练习短文 -
-- -- --

听舒曼说:上帝让我当一名作曲家(上)

2015-09-10 07:22俞星
音乐爱好者 2015年3期
关键词:克拉拉维克舒伯特

俞星

早年

我是罗伯特·舒曼,1810年出生在萨克森邦的茨维考(Zwickau)小镇,父亲是奥古斯特·舒曼(August Schumann),母亲是约翰娜·施纳贝尔。我是家里最小的孩子,上面有两个哥哥和一个姐姐。

从有记忆开始,我最熟悉、最喜爱的地方就是爸爸的书店。我喜欢安静地坐在角落,翻阅各式各样的书,闻书页间的淡淡墨香。七岁起,爸爸请茨维考高中的音乐老师昆奇(Kuntzsch)先生教我学习音乐。从此,我的童年就畅游在两个最美好的世界——文学和音乐中。

我爱作曲,用音乐来描绘所看到的世界;我爱写作,用文字去吟唱我的欢乐和满足。我喜爱的文学家有席勒、歌德和拜伦,最爱的是让·保罗(Jean Paul);我喜爱的音乐家有贝多芬、舒伯特、门德尔松。爸爸为我在音乐和文学上的天分感到非常自豪,他是我最忠实的听众和读者。由于爷爷是清贫的牧师,喜爱文学的爸爸首先要考虑的是赚钱给他的家庭创造更好的生活环境。早年在经营杂货铺时,爸爸就建立了流动图书馆,后来开了书店,进军出版业,结交文化名流,自己也成了编辑和作家。1824年,他把我写的文章搜集起来,编辑出版了我人生的第一本音乐美学杂谈《名人的肖像》(Portraits of Famous Men)。两年后,姐姐投河自尽,爸爸无法接受这个打击,几星期后也抑郁而死。十六岁的我连续经历两次变故,精神受到很大的打击,久久不能接受这悲惨的现实。爸爸死后,我在家里再也找不到精神上的知音,接替爸爸出版生意的哥哥和害怕变穷的妈妈都觉得我应该走出音乐与文学的虚无世界,做一名有地位、有尊严、能赚钱的律师。

-- -- --

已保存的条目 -

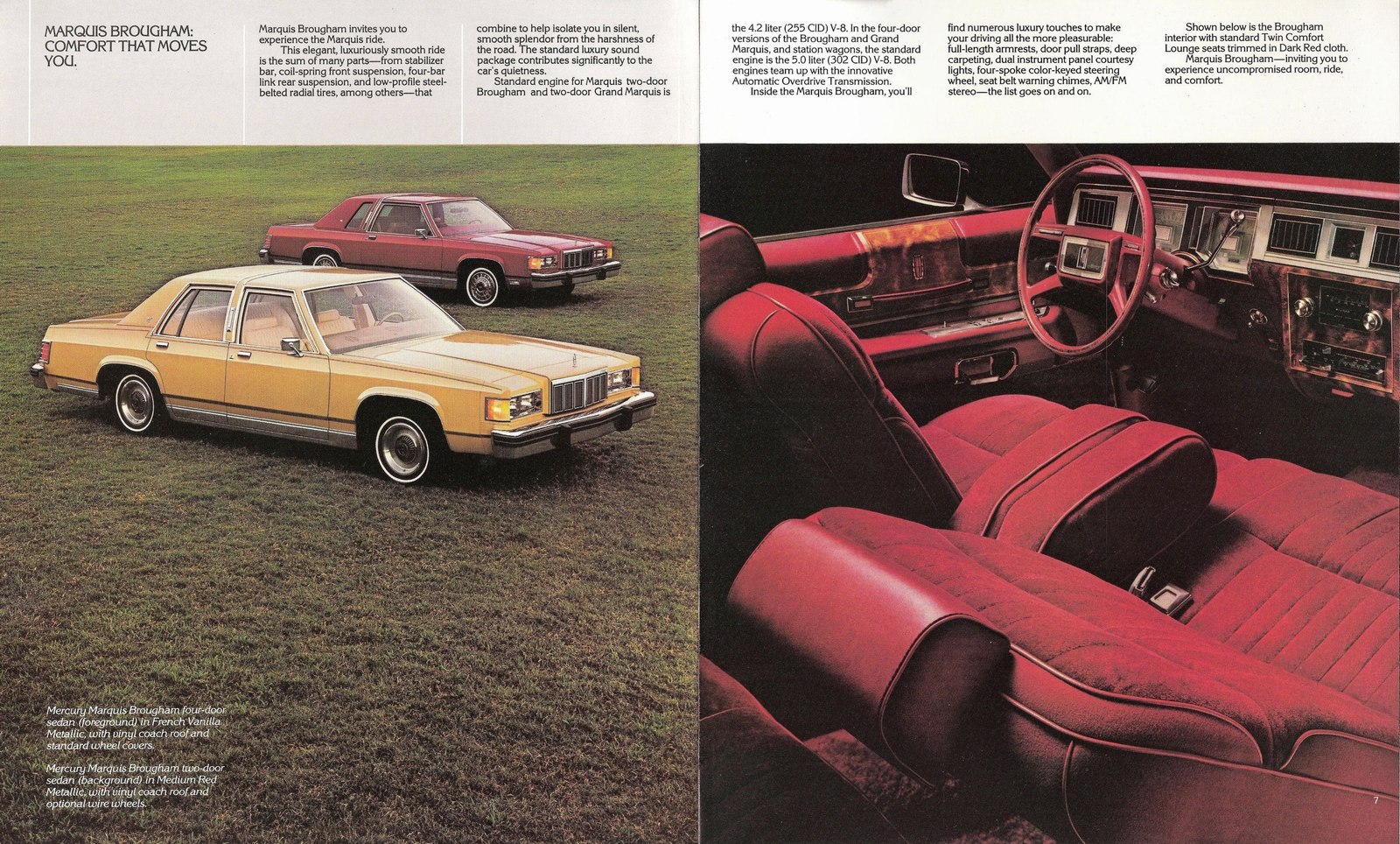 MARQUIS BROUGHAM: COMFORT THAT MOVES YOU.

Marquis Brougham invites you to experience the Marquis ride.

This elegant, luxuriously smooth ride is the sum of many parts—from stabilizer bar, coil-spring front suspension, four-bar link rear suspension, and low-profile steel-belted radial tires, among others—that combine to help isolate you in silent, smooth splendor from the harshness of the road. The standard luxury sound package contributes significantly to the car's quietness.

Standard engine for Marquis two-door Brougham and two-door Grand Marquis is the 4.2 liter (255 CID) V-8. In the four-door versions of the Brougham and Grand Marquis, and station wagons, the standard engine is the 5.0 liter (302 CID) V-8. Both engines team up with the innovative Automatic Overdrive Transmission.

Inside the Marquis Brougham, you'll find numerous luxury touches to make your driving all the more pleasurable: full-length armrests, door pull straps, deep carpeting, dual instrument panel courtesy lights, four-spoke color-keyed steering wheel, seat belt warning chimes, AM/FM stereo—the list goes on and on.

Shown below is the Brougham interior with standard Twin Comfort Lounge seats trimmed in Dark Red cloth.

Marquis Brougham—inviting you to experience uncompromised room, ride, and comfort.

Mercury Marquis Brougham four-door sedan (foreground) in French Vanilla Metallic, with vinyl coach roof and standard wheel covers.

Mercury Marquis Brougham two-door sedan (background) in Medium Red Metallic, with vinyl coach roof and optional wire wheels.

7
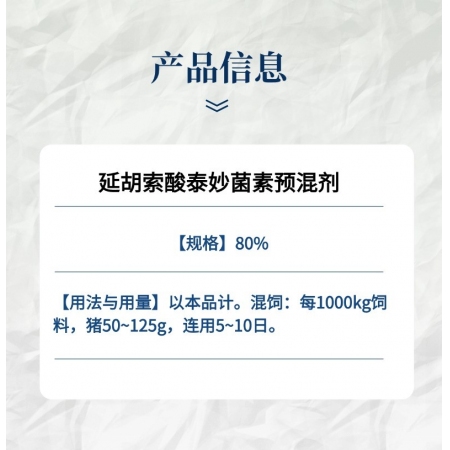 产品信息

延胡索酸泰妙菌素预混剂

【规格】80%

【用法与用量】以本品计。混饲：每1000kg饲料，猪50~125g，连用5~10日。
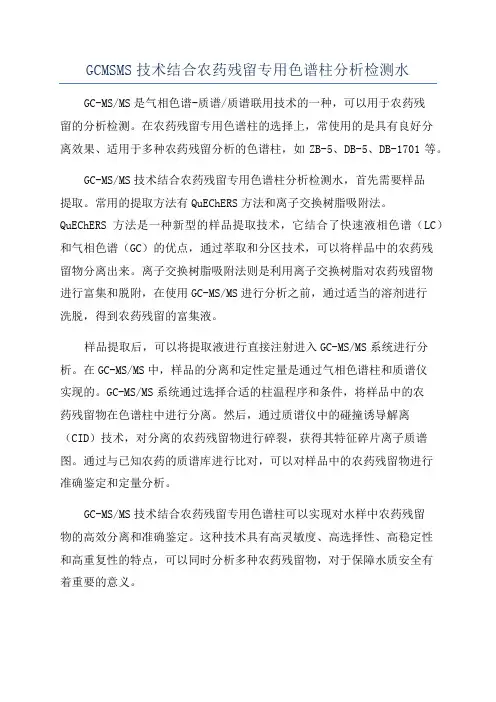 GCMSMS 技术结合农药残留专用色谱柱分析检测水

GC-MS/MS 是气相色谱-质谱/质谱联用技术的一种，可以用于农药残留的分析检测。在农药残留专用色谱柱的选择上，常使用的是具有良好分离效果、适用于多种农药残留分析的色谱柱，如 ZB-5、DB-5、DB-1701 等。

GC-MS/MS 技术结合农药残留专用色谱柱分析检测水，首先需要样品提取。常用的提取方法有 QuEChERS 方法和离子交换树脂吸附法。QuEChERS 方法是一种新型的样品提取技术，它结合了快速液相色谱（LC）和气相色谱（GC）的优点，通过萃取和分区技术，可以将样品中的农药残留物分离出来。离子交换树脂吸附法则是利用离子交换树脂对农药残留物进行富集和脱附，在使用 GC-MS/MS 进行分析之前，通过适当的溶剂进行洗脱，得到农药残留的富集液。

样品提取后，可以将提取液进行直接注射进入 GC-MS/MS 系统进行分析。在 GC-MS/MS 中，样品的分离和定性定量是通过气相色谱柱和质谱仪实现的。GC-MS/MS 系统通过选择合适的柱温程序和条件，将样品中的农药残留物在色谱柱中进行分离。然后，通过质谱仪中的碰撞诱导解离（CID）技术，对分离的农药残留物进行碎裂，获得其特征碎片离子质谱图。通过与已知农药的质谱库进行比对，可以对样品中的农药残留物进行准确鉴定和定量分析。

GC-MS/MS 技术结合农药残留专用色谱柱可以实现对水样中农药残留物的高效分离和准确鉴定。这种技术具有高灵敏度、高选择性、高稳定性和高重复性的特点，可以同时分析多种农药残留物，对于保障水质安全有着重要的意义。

-- -- --

练习任务 -
1. 请把舒曼自述中以“我爱作曲，用音乐来描绘”开头的那一段改写成要点列表，保留其主要事实。
2. 请从舒曼自述的最后一句之后续写一段。

练习答案 -
1.
- 舒曼热爱作曲和写作，喜爱的文学家有席勒、歌德、拜伦，最爱让·保罗；喜爱的音乐家有贝多芬、舒伯特、门德尔松。
- 父亲为他的音乐和文学天分自豪，是他最忠实的听众和读者。
- 祖父是清贫的牧师，父亲因此首先要赚钱改善家境：经营杂货铺时建立流动图书馆，后来开书店、进军出版业，结交文化名流，自己也成了编辑和作家。
- 1824年，父亲搜集舒曼的文章，编辑出版了他的第一本音乐美学杂谈《名人的肖像》。
- 两年后姐姐投河自尽，父亲几星期后抑郁而死；十六岁的舒曼精神受到重创，久久不能接受现实。
- 父亲死后，他在家中失去精神知音；接手出版生意的哥哥和怕变穷的母亲都希望他放弃音乐与文学，去做一名有地位、能赚钱的律师。

2.
转折

1828年,中学毕业的我被送到了莱比锡学习法律。入学之前,我走访了巴伐利亚的几个古老的城市,感受了日耳曼民族在历史上所经历的磨难和光辉。在拜罗伊特,我拜访了自己最崇敬的诗人、哲学家让·保罗的遗孀;途经慕尼黑时,我见到了仰慕已久的年轻诗人海涅;到了莱比锡,我随朋友去听了一场音乐会,被一名大眼睛的九岁钢琴女神童克拉拉·维克(Clara Wieck)精湛的技巧和如火如荼的音乐激情所震撼。她的父亲是当地的钢琴名师弗里德里希·维克(Friedrich Wieck),听说他用一种特殊的方法训练女儿。从此,我一边学习法律,一边等待机缘,想拜维克为师。第二年,我跟随音乐爱好者、乐评家蒂鲍特(Thibaut)教授转到他所任教的海德堡继续学习法律。在这里,我腾出了大量时间练琴、作曲。虽然很难弹到真正的钢琴,但我发明了一个小的机械装置——“练指器”来锻炼手指的独立性,以提高手指的速度和力度;尽管没有作曲老师,但我通过分析和学习莫谢莱斯和胡梅尔的乐曲风格,写下了《阿贝格主题变奏曲》,我的作品第1号。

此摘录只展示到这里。